Die Geschichte ist erschreckend schlecht umgesetzt. Schon die Ausgangslage verspielt jede Glaubwürdigkeit. Denn der Film spielt in Russland (auch wenn er im Sommer 2013 über 15 Wochen in Tschechien gedreht wurde) – aber es ist nicht ein russischer Schauspieler dabei. Stattdessen werden Russen von Australiern, Briten, Dänen, Franzosen und Schweden verkörpert. Zudem passen die ausgewählten Schauspieler nicht alle in ihre jeweiligen Rollen. Während man dem soliden Tom Hardy (No Turning Back, The Drop - Bargeld, The Dark Knight Rises) seine Darstellung noch abnimmt, wirkt Noomi Rapace (The Drop – Bargeld, Dead Man Down, Sherlock Holmes – Spiel im Schatten) deplatziert. Die 35-Jährige mit ihren harten Wangenknochen, die sie zur Idealbesetzung für ihre Durchbruchsrolle Lisbeth Salander in der Millennium-Trilogie von Stieg Larsson machten, ihr hier aber zum Verhängnis werden, wurde als Schönheit, der Hardys Charakter verfallen ist, besetzt. Dafür wurde viel Aufwand betrieben. Rapace wurden die Haare blond gefärbt und auch ihre sonst rabenschwarzen Augen erhielten - Kontaktlinsen sei Dank - eine hellere Farbe. Dennoch ist die Schwedin hier trotz ihrer herausragenden schauspielerischen Fähigkeiten falsch besetzt. Warum sich jemand wie Jason Clarke (Planet der Affen: Revolution, Terminator: Genisys, Der große Gatsby) mit einer solch kleinen, ausdruckslosen Rolle wie hier zufriedengibt, wird ein Rätsel bleiben. In Ansätzen können immerhin Gary Oldman (Planet der Affen: Revolution, Batman-Trilogie, Harry Potter 3-7) als General Nesterow und Vincent Cassel (Hass La Haine, Tödliche Versprechen, Public Enemy No.1) als fieser Generalmajor Kuzmin überzeugen, während Joel Kinnaman (RoboCop, The Killing, Run All Night) und Charles Dance (Game of Thrones, Dracula Untold, The Imitation Game - Ein streng geheimes Leben) erstaunlich blass bleiben. Paddy Considine (Das Comeback, Das Bourne Ultimatum, Pride) zeigt eine ansprechende Leistung, während der schon so oft brillierende Nikolaj Lie Kaas (Erbarmen, Zweite Chance, Illuminati) in seinem kleinen Part nicht nachhaltig im Gedächtnis bleibt. Dafür spielt Fares Fares (Erbarmen, Zero Dark Thirty, Easy Money – Spür die Angst) gut. Aber insgesamt bleibt festzuhalten, dass der gesamte Cast weit unter seinen Möglichkeiten bleibt.
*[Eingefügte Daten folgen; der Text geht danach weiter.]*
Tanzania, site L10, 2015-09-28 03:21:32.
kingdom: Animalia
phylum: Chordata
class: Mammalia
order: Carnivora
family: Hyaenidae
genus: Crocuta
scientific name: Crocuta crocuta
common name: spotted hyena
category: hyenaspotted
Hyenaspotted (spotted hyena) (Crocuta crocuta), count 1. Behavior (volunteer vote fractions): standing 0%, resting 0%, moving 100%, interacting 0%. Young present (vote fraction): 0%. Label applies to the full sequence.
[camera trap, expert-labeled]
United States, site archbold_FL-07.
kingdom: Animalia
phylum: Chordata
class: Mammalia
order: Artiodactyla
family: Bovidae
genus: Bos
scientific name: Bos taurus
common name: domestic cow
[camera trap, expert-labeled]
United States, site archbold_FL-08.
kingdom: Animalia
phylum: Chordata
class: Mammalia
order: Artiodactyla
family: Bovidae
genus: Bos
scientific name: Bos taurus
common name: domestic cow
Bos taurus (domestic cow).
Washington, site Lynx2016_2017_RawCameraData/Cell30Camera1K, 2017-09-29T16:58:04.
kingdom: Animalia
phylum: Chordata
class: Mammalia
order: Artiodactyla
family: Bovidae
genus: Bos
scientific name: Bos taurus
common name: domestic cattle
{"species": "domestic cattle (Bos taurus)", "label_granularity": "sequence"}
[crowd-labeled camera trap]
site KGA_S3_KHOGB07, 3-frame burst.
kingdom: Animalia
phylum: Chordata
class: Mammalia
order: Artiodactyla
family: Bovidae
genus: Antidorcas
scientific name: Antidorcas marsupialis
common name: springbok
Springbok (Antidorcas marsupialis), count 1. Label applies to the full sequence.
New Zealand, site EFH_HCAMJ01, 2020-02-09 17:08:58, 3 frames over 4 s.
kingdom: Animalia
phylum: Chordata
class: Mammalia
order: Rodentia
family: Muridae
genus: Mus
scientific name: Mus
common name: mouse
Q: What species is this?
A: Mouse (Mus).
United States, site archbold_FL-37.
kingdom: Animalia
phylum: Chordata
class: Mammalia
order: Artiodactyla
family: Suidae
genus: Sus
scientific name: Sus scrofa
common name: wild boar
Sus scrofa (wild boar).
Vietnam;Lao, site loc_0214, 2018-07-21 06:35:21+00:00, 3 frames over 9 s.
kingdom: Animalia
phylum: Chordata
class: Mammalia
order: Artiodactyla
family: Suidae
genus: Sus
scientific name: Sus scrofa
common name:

Das Drehbuch mag Potenzial haben. Dieses ist allerdings im fertigen Film nur äußerst selten erkennbar. Denn „Kind 44“ nimmt den Zuschauer nicht mit, sondern lässt ihn selbst bei den brutalsten Szenen kalt, da diese nicht überzeugend wirken, weil die Handlungen der Charaktere nicht nachzuvollziehen sind, da die Figuren wenig Tiefe besitzen und austauschbar erscheinen. Selbst in harten Überlebenskampfszenen, die sehr brutal geraten sind, sitzt man gelangweilt im Kinosaal. So versucht Espinosa, der schon mit „Safe House“ einen schwachen Film ablieferte, zwar viel, doch fehlt lange Zeit jegliche Spannung, da man nicht mitfiebert. In diesem Ausmaß war das zuletzt bei „Das Bourne Vermächtnis“ und „Dame König As Spion“ der Fall. Wer mit diesen Thrillern ohne Thrill etwas anfangen konnte, wird eventuell auch „Kind 44“ mögen können. Erst gegen Ende wird der 137 Minuten lange Film etwas erträglicher, ist aber immer noch weit entfernt von „gut.“

Als wären die storytechnischen Schwächen nicht schon genug, sind auch noch einige Nebenkategorien mit Mängeln behaftet. Die andauernd ruckelnde, vor allem in den Kampfszenen extrem unübersichtliche Kameraführung (wozu wurden diese Szenen überhaupt gedreht, wenn man fast nichts erkennen kann?) fällt viele Male störend und nervtötend auf. Als großer Atmosphärekiller erweist sich die deutsche Synchronisation. Zwar haben Rapace, Dance und Oldman ihre gewohnten Stimmen, dem Rest der Schauspieler wurde allerdings eine andere, teilweise unfassbar schlechte Stimme verpasst. Kinnaman leiert ausdruckslos vor sich hin und auch Clarke wurde eine peinliche Stimme zugeordnet. Wer ihn im meisterlichen „Planet der Affen: Revolution“ gesehen und vor allem auf Deutsch gehört hat, wird hier vor den Kopf gestoßen. Man kann die Schauspieler durch die unprofessionellen, ausdruckslosen Stimmen teilweise nicht ernst nehmen.
Immerhin können die gute Landschaftsauswahl und die stimmige Musikuntermalung etwas Atmosphäre generieren. Auch die Ausstattung, die Kostüme und die Spezialeffekte, sofern man diese erkennen kann, sind gelungen.


Fazit:
Schwacher, den Zuschauer trotz aller Brutalität kalt lassender, unglaubwürdiger Film, bei dem weder Besetzung noch Storyführung überzeugen können.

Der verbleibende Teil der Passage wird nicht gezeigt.